New York Post

BIG BANKS BOOM

JPM, G’man soar

- By LYDIA MOYNIHAN

Two Wall Street giants said quarterly earnings surged past analysts’ expectatio­ns as dealmaking stays hot and the economy continues its roaring recovery.

JPMorgan Chase said Tuesday it more than doubled its second-quarter profit as the US economy bounced back from the pandemic and the mega-bank continued to release reserves it had set aside for possible loan defaults.

Meanwhile, Goldman Sachs reported $5.49 billion in profit on $15.39 billion in revenue — far more than the $12.17 billion in revenue bank analysts had expected. Earnings per share were $15.02 compared to an estimated $10.25 per share, according to FactSet.

Goldman’s investment banking group led the bank’s growth — bringing in $3.61 billion in fees as more companies are going public, looking at possible mergers and acquisitio­ns and raising capital.
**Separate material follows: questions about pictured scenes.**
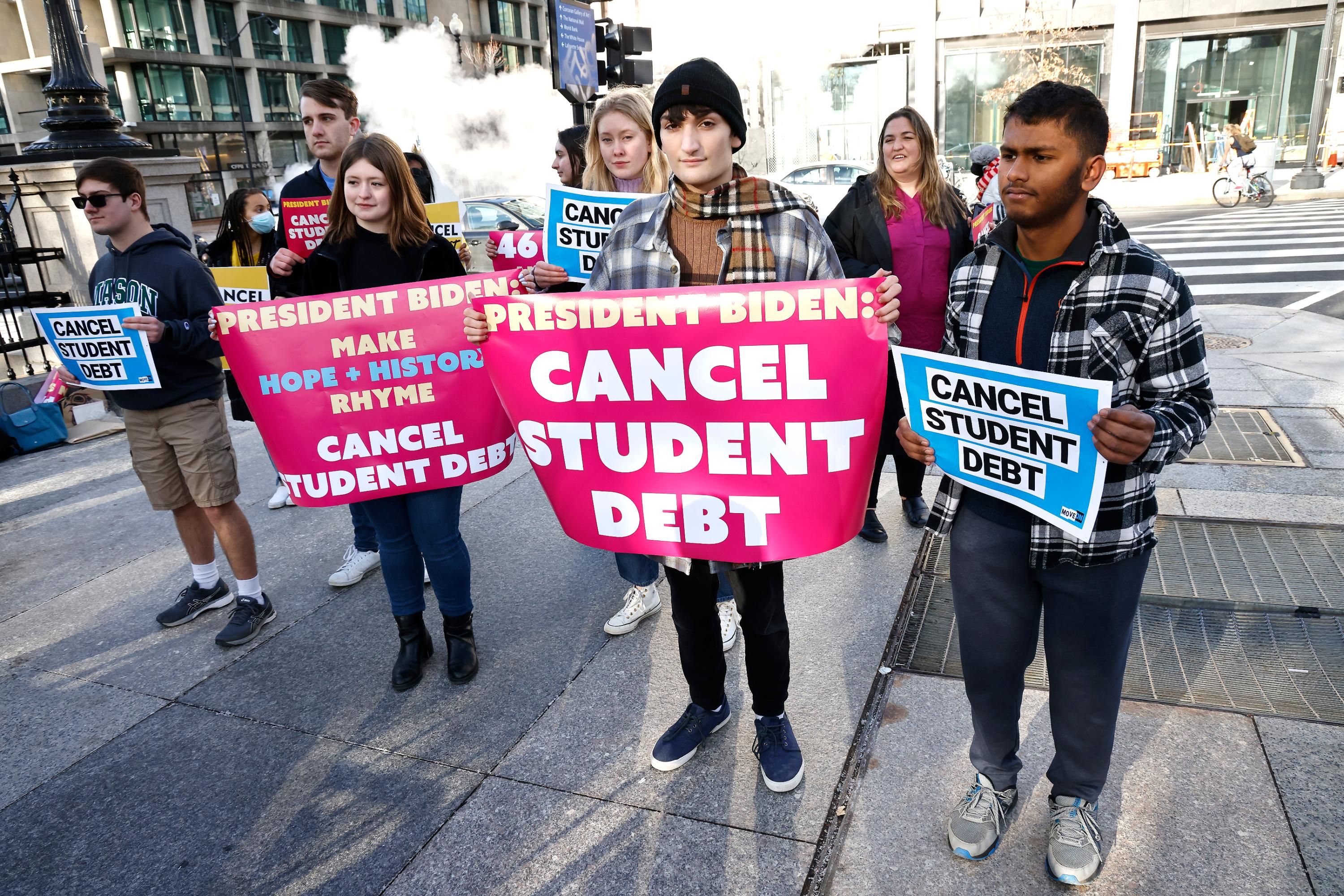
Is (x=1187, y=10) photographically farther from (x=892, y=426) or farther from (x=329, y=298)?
(x=329, y=298)

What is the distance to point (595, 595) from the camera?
4.19 meters

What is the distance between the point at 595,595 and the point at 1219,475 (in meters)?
3.65

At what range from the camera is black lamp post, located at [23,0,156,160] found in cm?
820

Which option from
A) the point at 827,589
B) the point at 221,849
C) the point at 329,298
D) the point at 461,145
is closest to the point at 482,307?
the point at 329,298

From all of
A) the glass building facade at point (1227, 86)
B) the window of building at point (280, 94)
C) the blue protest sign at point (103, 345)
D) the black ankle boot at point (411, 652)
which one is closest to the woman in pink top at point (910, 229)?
the black ankle boot at point (411, 652)

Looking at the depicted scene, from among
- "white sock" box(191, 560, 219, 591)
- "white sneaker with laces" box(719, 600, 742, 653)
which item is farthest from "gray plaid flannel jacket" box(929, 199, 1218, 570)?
"white sock" box(191, 560, 219, 591)

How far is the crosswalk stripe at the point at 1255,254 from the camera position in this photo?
13.2m

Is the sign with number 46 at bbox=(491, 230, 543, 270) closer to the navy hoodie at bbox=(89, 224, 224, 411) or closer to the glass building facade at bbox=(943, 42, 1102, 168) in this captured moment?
the navy hoodie at bbox=(89, 224, 224, 411)

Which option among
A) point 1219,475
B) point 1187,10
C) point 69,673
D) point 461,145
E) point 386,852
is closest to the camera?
point 386,852

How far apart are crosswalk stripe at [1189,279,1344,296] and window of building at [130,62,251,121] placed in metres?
48.6

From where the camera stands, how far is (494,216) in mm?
13875

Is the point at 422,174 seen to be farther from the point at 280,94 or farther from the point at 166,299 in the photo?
the point at 280,94

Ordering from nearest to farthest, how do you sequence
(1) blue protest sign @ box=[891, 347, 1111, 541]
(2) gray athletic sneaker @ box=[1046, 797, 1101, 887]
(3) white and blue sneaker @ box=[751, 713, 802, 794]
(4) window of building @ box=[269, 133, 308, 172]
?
1. (1) blue protest sign @ box=[891, 347, 1111, 541]
2. (2) gray athletic sneaker @ box=[1046, 797, 1101, 887]
3. (3) white and blue sneaker @ box=[751, 713, 802, 794]
4. (4) window of building @ box=[269, 133, 308, 172]

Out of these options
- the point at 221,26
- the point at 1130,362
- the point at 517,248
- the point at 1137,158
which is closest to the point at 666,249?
the point at 1130,362
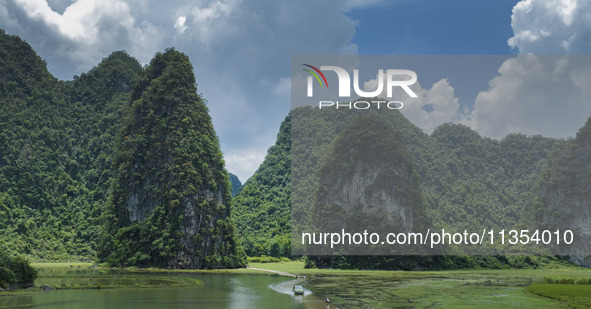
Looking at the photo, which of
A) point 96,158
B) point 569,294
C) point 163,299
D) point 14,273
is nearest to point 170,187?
point 96,158

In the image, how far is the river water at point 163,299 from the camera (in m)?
23.4

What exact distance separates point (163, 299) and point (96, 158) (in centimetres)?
7161

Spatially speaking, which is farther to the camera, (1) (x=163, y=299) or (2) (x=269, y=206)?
(2) (x=269, y=206)

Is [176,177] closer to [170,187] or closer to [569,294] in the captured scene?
[170,187]

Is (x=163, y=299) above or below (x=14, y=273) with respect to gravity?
below

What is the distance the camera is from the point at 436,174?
4628 inches

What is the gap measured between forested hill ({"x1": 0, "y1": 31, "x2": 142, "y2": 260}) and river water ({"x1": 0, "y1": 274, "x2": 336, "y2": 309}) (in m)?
44.4

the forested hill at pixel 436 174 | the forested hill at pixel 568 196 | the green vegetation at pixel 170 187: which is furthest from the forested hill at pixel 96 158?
the forested hill at pixel 568 196

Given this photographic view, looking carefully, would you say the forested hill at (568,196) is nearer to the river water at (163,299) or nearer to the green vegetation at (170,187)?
the green vegetation at (170,187)

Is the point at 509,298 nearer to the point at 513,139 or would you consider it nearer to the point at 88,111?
the point at 88,111

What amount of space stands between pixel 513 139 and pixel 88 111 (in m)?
105

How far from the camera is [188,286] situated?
1352 inches

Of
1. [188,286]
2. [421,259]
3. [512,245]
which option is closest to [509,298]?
[188,286]

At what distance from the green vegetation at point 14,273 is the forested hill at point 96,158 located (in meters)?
28.7
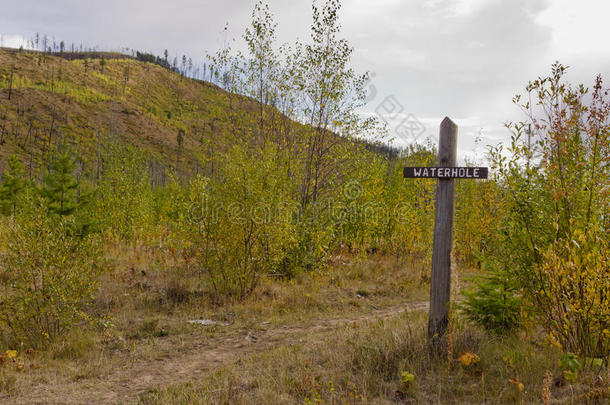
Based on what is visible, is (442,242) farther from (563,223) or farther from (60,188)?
(60,188)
It was the second-best quarter ever for the investment bank — just lagging the first quarter of 2021.

Meanwhile, at JPMorgan, the nation’s biggest bank, profits were $11.95 billion or $3.68 a share — beating analysts’ expectatio­ns of $3.20 a share and more than doubling profits from a year earlier, when the bank reported $4.69 billion or $1.38 a share.

The profit jump stems partly from the fact JPMorgan is benefiting from the billions it set aside last year to prepare for potential loan defaults by businesses struggling during the pandemic. The bank posted a one-time gain of $2.3 billion from a release of $3 billion in loans.

“This quarter we once again benefited from a significan­t reserve release as the environmen­t continues to improve,” JPMorgan CEO and Chairman Jamie Dimon (inset) said in a statement. But even as profit surged, JPMorgan’s revenue cratered 8 percent — dropping from $33.08 billion last year to $30.48 billion this quarter. The pandemic-related market volatility of 2020 — which boosted JPMorgan’s trading business — has slowed while lending margins have shrunk.

Goldman’s numbers look far better compared to the second quarter of 2020, when the bank was plagued with fallout from the 1MDB Malaysian bribery scandal and was forced to shell out $2 billion to the Malaysian government. Investment banking revenue is up 36 percent compared to the same quarter last year when the 1MDB fine trounced the bank’s bottom line.

Goldman stock has surged more than 40 percent since the beginning of the year and shareholde­rs also are likely celebratin­g the announceme­nt last month Goldman will increase the dividend to $2 a share from $1.25 a share.